Prestadores de serviços dessas áreas contam com um benefício tributário no recolhimento do ISS (Imposto sobre Serviços). Em vez de pagar uma alíquota de 2% a 5% sobre o serviço, os profissionais pagam um valor fixo, mesmo que atuem em sociedade (desde que pertençam à mesma classe).
O benefício vale para sociedades que estão fora do Simples Nacional, que abriga empresas com faturamento de até R$ 4,8 milhões ao ano. Ou seja, quem usufrui do incentivo tem ganhos acima disso.
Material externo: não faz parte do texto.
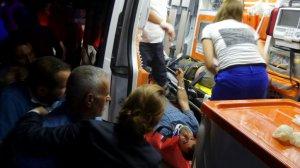 Malatya'da kamyon devrildi: 2 yaralı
Muitas estão no regime de lucro presumido, que tem outras vantagens, como a alíquota de 3,65% de PIS/Cofins.
O parecer do relator também pretende colocar um ponto final na polêmica em torno do Conselho Federativo, instância que ficaria responsável pela arrecadação e distribuição do IBS.
Havia uma disputa entre estados em torno do quórum para a tomada de decisão dentro do colegiado. A depender do formato escolhido, regiões Norte e Nordeste ou Sul e Sudeste concentrariam maior poder de influência sobre as decisões.
O parecer de Braga esvazia o Conselho e o converte em um comitê gestor. A ideia é replicar o funcionamento do Comitê Gestor do Simples Nacional, que também faz a arrecadação centralizada de tributos federais, estaduais e municipais pagos por micro e pequenas empresas.